[Stored records]
────────────────

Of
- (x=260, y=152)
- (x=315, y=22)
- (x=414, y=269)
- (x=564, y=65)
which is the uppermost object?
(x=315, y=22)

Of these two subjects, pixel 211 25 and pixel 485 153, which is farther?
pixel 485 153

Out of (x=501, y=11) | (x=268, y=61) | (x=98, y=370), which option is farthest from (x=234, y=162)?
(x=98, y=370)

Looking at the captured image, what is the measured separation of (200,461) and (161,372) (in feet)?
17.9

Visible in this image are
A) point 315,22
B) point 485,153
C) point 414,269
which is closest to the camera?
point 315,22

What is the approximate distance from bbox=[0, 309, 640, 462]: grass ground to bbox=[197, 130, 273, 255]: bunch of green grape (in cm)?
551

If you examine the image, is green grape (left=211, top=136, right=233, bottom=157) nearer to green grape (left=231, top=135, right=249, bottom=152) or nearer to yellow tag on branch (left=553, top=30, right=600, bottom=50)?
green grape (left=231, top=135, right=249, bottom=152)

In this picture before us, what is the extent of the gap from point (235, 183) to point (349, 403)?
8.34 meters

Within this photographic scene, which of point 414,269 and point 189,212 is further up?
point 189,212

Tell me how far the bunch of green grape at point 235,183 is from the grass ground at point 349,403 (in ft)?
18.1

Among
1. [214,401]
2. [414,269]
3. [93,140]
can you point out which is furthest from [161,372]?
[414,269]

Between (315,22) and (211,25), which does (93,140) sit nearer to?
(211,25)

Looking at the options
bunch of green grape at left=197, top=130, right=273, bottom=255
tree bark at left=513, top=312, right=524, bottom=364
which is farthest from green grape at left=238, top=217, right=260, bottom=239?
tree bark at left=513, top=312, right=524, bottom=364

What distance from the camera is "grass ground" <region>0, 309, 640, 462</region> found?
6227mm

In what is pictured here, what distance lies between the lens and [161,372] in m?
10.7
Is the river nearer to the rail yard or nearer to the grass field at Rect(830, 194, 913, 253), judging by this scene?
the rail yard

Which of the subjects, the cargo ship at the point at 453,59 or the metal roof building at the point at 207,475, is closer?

────────────────

## WORK INSTRUCTIONS
Each line of the material must be restated exactly.

## RESPONSE TO THE TASK
Of
- (x=260, y=152)
- (x=315, y=22)
- (x=414, y=269)
- (x=564, y=65)
which is the uppermost object?
(x=315, y=22)

Of these two subjects, pixel 211 25 and pixel 485 153, which is farther?
pixel 485 153

Out of (x=501, y=11) | (x=268, y=61) | (x=98, y=370), which option is farthest from (x=234, y=162)?
(x=98, y=370)

Looking at the captured image, what is the measured separation of (200,461) and (161,372) (in feet)?
17.9

Visible in this image are
A) point 315,22
B) point 485,153
C) point 414,269
which is closest to the camera?
point 315,22

What is the approximate distance from bbox=[0, 309, 640, 462]: grass ground to bbox=[197, 130, 273, 255]: bunch of green grape (in cm)?
551

If you examine the image, is green grape (left=211, top=136, right=233, bottom=157) nearer to green grape (left=231, top=135, right=249, bottom=152) or nearer to yellow tag on branch (left=553, top=30, right=600, bottom=50)?
green grape (left=231, top=135, right=249, bottom=152)

In this picture before us, what is the extent of the gap from point (235, 183) to point (349, 403)?
8.34 meters

Within this photographic scene, which of point 414,269 and point 189,212 is further up?
point 189,212

Tell me how far the bunch of green grape at point 235,183 is from the grass ground at point 349,403 (in ft)?
18.1

Among
1. [214,401]
2. [414,269]
3. [93,140]
can you point out which is furthest from [161,372]?
[414,269]

Between (315,22) and (211,25), which does (93,140) sit nearer to?
(211,25)

Looking at the options
bunch of green grape at left=197, top=130, right=273, bottom=255
tree bark at left=513, top=312, right=524, bottom=364
which is farthest from green grape at left=238, top=217, right=260, bottom=239?
tree bark at left=513, top=312, right=524, bottom=364

What distance from the camera is "grass ground" <region>0, 309, 640, 462</region> found?
6227mm

In what is pictured here, what distance lies between the lens and [161,372] in m?
10.7
Is the river nearer to the rail yard or nearer to the grass field at Rect(830, 194, 913, 253), judging by this scene?
the rail yard

Which of the subjects, the cargo ship at the point at 453,59 or the metal roof building at the point at 207,475, is closer?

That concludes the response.